He was only one year old when his father died and was subsequently raised by his mother (Ellice or Ellen, daughter of Gerald Aylmer, 2nd Baronet of Balrath, County Meath) and her relatives who were members of the established church. FitzGerald subsequently conformed to the established religion. In 1773, he built a new house in front of the Castle and incorporated the Tower in his new residence. 

Donadea Castle, County Kildare, Septemeber 2017.

Gerald, 8th Baronet, held the lands of Donadea between 1816 and 1878 and he is accredited with most of the construction work that is visible in Donadea demesne today. He began his building program in the 1820s by re-routing the roads away from the Castle and the construction of a high wall enclosing the demesne. Gate lodges were then built at all the entrances. 

He also built a new grand entrance known as the Lime Avenue. 

In 1827 he completely remodelled the front of the Castle which gave it an attractive bow shaped appearance. It has been suggested that he employed the renowned architect Richard Morrison to design this new structure.

(Data excerpts)
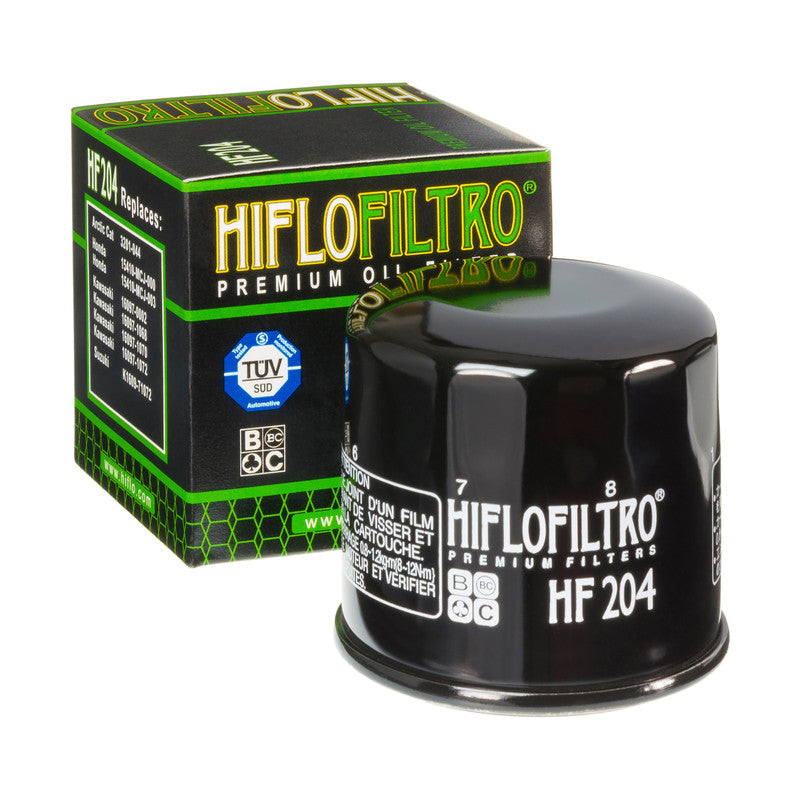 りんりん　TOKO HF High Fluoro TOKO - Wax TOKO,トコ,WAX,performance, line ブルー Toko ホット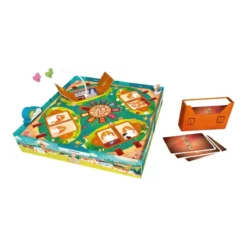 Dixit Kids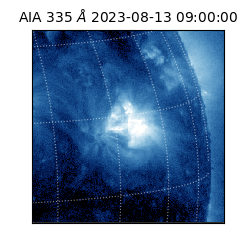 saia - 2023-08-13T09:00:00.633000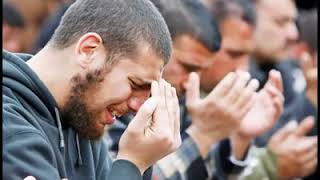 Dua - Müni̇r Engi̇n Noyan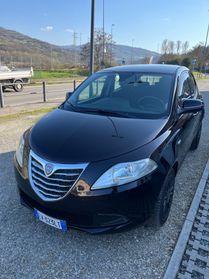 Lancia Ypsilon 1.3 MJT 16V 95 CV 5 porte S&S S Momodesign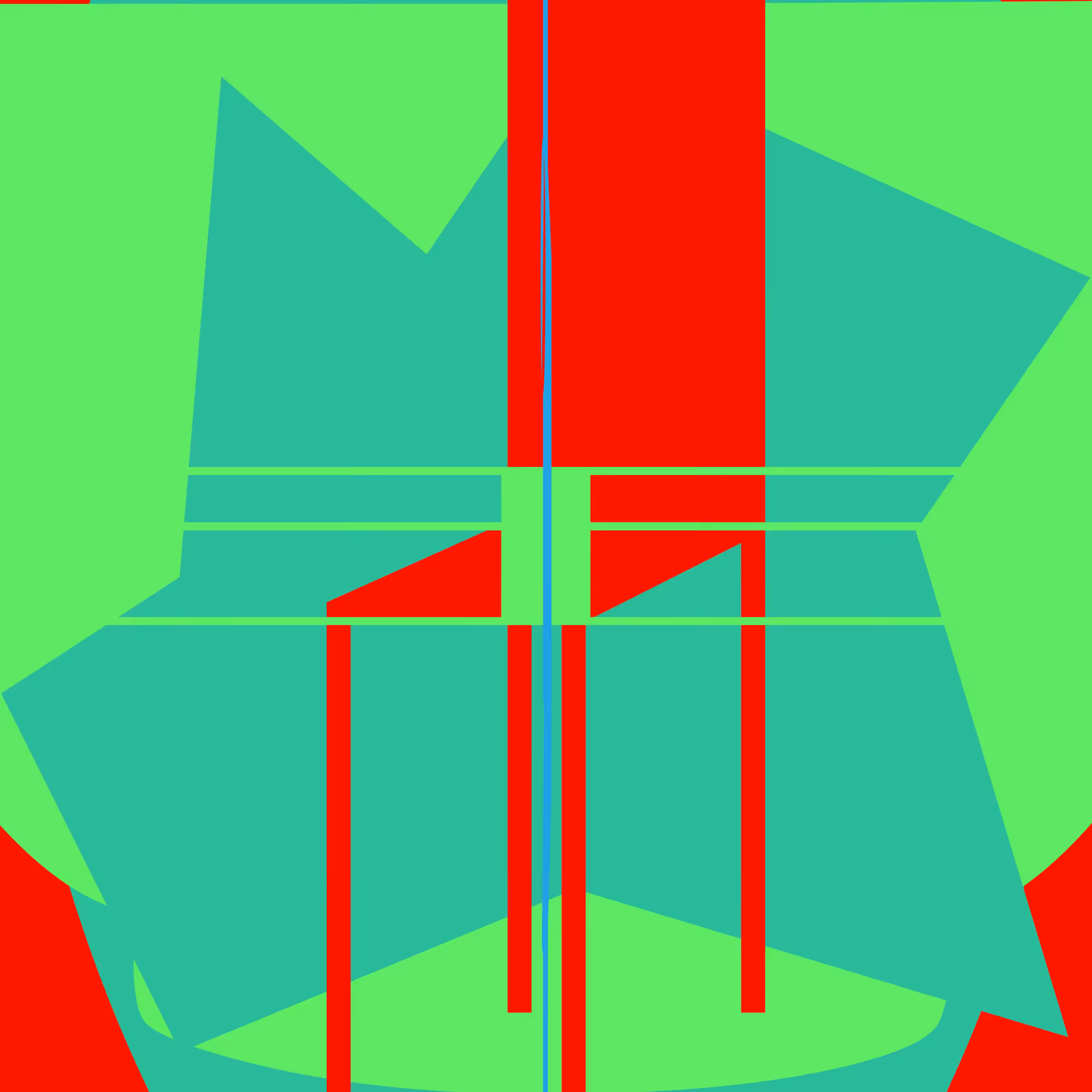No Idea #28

» Tasks
a – In the Donadea Castle text, what was the new grand entrance built by Gerald, 8th Baronet, known as?
b – Repeat the Donadea Castle text from "He was only" up to and including "Kildare, Septemeber 2017.".

» Results for each task
a – The Lime Avenue.

b –
He was only one year old when his father died and was subsequently raised by his mother (Ellice or Ellen, daughter of Gerald Aylmer, 2nd Baronet of Balrath, County Meath) and her relatives who were members of the established church. FitzGerald subsequently conformed to the established religion. In 1773, he built a new house in front of the Castle and incorporated the Tower in his new residence. 

Donadea Castle, County Kildare, Septemeber 2017.